**Your objective**
Your response should consist solely of the lines from the one containing "genus: Antidorcas" through the end of the data, copied exactly.

Stored data
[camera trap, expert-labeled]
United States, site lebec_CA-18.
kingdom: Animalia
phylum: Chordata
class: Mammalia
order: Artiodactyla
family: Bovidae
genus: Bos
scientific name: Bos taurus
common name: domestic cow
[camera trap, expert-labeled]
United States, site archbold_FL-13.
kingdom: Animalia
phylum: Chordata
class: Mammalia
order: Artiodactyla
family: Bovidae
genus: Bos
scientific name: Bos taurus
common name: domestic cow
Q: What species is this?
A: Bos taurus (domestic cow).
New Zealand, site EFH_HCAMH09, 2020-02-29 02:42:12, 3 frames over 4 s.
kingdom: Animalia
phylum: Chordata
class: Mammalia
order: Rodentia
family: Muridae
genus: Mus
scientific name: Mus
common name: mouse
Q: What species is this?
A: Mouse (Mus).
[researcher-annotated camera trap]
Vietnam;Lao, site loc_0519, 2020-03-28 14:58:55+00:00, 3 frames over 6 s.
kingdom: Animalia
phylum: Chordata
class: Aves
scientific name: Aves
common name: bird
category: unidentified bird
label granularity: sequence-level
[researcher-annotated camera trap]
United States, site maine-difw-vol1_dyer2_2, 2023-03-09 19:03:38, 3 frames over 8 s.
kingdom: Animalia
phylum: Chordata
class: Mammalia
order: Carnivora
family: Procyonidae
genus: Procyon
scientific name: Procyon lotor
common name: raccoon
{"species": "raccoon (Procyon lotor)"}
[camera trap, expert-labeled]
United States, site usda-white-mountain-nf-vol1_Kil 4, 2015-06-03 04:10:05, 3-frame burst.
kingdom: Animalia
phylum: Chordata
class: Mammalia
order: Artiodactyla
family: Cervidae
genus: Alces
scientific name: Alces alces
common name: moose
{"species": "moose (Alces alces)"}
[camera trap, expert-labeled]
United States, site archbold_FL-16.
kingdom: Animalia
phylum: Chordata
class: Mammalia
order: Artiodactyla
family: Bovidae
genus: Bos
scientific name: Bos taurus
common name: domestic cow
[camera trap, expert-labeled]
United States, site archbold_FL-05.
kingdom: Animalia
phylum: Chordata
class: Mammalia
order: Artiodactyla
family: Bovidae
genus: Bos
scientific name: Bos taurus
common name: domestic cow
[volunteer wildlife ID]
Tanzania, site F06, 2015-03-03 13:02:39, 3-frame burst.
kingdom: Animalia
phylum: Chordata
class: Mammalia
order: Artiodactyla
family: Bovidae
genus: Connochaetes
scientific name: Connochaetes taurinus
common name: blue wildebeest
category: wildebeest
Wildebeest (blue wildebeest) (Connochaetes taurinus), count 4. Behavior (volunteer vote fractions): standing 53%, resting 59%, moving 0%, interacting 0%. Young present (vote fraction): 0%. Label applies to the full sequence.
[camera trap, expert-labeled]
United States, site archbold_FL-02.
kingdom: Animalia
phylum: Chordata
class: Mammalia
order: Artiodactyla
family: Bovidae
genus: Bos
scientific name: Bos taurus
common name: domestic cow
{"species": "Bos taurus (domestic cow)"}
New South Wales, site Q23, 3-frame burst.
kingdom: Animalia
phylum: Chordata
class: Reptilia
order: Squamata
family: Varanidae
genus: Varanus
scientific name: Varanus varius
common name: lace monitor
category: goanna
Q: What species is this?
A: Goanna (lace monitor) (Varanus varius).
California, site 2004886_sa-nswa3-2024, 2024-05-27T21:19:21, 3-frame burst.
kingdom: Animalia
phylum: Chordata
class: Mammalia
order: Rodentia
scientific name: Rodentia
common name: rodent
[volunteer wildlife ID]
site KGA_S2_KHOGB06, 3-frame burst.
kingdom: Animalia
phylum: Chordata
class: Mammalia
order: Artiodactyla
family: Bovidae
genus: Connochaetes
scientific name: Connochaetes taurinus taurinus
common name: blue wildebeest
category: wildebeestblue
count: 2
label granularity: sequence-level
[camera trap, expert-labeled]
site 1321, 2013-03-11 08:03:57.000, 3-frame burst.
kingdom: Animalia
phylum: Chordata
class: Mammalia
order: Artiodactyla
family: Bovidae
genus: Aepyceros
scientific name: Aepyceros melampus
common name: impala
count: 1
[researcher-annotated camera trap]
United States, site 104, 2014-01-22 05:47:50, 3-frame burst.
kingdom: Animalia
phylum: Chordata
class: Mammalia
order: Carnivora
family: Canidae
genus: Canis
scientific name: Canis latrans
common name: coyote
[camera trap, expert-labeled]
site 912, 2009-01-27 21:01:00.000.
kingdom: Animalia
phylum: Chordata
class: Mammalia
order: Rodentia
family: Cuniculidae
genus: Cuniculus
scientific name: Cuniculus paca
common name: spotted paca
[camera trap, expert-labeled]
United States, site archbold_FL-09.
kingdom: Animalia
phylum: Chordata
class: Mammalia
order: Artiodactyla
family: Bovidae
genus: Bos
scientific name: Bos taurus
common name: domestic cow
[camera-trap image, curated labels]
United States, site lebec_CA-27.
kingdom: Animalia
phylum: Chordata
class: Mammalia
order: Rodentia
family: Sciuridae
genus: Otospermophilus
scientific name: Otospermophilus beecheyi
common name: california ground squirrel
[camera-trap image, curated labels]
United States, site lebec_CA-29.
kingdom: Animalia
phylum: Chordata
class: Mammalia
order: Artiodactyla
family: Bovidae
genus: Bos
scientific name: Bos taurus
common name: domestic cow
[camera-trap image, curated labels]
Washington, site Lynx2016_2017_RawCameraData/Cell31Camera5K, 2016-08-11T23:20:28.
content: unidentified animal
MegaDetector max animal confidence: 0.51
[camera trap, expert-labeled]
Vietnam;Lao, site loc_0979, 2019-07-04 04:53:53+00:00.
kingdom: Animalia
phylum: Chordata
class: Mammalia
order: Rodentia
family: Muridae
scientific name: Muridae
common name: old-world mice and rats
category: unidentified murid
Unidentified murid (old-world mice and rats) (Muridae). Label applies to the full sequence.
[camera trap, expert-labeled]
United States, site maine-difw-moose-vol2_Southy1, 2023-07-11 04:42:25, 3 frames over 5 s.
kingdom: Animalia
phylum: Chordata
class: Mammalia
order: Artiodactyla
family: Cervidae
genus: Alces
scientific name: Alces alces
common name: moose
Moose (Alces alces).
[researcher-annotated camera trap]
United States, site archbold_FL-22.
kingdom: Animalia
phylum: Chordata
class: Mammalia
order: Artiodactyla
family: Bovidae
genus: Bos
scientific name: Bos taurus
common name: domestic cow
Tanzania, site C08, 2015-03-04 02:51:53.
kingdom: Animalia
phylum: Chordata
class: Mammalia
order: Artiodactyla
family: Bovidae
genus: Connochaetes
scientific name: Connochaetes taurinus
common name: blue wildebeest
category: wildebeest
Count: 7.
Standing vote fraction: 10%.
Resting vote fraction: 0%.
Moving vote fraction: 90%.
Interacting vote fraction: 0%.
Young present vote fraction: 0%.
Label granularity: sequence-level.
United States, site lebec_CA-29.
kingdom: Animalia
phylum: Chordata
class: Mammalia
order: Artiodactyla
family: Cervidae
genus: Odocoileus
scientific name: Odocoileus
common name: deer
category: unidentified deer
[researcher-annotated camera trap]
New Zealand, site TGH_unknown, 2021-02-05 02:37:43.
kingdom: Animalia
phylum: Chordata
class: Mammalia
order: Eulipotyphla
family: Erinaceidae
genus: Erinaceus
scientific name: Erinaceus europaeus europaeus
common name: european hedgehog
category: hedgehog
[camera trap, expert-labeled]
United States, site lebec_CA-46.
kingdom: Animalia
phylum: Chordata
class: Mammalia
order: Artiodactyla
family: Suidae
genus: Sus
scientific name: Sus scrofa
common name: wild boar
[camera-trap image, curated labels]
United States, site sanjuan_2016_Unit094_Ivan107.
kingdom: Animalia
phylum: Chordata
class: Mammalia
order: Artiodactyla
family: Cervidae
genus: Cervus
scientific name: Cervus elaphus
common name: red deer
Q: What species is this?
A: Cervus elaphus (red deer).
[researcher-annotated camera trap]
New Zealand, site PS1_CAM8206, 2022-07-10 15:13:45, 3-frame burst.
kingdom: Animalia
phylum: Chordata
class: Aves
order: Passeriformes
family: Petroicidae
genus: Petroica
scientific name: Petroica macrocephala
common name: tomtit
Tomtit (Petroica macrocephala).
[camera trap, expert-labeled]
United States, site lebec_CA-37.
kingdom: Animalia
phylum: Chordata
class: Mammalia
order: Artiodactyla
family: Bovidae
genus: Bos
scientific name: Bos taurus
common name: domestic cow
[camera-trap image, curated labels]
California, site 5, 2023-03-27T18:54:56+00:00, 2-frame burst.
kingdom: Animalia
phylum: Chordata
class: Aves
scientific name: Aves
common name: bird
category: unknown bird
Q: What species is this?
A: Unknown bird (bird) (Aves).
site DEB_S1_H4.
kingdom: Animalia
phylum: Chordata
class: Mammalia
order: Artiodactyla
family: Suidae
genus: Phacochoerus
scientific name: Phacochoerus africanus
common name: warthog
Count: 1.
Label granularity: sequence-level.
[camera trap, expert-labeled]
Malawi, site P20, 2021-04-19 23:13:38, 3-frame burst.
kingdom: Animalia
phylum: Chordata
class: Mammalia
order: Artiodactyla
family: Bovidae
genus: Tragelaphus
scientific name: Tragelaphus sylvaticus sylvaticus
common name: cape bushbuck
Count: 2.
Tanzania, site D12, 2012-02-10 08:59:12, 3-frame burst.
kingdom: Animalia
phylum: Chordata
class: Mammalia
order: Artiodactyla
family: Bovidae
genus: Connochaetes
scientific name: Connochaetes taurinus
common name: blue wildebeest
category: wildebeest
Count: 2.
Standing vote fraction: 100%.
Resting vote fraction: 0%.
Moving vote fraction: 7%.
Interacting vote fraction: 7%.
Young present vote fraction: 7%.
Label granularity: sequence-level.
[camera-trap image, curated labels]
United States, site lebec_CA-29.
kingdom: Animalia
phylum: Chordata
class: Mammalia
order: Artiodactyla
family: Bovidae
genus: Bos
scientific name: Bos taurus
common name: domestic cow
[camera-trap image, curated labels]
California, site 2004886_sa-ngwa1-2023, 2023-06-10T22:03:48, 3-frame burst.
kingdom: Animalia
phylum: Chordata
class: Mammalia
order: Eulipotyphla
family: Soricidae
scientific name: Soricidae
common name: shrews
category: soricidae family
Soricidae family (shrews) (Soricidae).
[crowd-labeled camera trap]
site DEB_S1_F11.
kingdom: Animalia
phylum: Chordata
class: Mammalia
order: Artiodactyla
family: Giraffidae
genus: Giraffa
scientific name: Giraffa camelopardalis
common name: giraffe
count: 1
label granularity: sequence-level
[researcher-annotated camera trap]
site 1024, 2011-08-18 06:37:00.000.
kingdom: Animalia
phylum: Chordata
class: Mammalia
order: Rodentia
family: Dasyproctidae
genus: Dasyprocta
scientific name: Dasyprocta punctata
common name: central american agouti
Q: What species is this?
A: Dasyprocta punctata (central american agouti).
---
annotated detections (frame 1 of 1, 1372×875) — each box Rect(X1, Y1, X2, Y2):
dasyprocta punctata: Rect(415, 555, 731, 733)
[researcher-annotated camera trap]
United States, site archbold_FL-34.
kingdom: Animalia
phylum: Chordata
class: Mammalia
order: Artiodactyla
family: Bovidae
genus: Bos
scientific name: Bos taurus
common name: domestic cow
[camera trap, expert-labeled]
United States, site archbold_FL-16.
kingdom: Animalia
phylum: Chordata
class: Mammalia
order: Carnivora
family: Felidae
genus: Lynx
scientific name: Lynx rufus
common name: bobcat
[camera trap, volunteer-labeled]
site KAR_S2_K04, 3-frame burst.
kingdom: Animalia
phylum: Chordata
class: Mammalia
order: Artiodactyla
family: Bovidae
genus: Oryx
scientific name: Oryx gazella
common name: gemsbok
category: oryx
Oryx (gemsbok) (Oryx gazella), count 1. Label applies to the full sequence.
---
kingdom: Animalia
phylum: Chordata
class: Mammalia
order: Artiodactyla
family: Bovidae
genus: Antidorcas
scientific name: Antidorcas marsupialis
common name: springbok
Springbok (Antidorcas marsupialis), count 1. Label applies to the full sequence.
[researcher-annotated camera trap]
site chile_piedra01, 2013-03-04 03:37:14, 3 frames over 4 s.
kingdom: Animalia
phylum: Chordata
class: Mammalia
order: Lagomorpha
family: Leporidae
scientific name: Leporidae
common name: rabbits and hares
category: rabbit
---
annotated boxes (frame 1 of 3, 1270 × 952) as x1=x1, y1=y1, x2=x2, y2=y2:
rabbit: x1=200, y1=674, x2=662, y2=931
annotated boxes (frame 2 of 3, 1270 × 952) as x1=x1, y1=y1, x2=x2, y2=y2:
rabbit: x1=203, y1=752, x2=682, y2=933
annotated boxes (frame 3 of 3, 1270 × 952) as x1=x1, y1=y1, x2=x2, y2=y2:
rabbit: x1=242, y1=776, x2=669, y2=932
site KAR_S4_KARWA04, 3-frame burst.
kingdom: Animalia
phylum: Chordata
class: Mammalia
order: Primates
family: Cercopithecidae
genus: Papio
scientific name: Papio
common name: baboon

**Answer to the problem**
genus: Antidorcas
scientific name: Antidorcas marsupialis
common name: springbok
Springbok (Antidorcas marsupialis), count 1. Label applies to the full sequence.
[researcher-annotated camera trap]
site chile_piedra01, 2013-03-04 03:37:14, 3 frames over 4 s.
kingdom: Animalia
phylum: Chordata
class: Mammalia
order: Lagomorpha
family: Leporidae
scientific name: Leporidae
common name: rabbits and hares
category: rabbit
---
annotated boxes (frame 1 of 3, 1270 × 952) as x1=x1, y1=y1, x2=x2, y2=y2:
rabbit: x1=200, y1=674, x2=662, y2=931
annotated boxes (frame 2 of 3, 1270 × 952) as x1=x1, y1=y1, x2=x2, y2=y2:
rabbit: x1=203, y1=752, x2=682, y2=933
annotated boxes (frame 3 of 3, 1270 × 952) as x1=x1, y1=y1, x2=x2, y2=y2:
rabbit: x1=242, y1=776, x2=669, y2=932
site KAR_S4_KARWA04, 3-frame burst.
kingdom: Animalia
phylum: Chordata
class: Mammalia
order: Primates
family: Cercopithecidae
genus: Papio
scientific name: Papio
common name: baboon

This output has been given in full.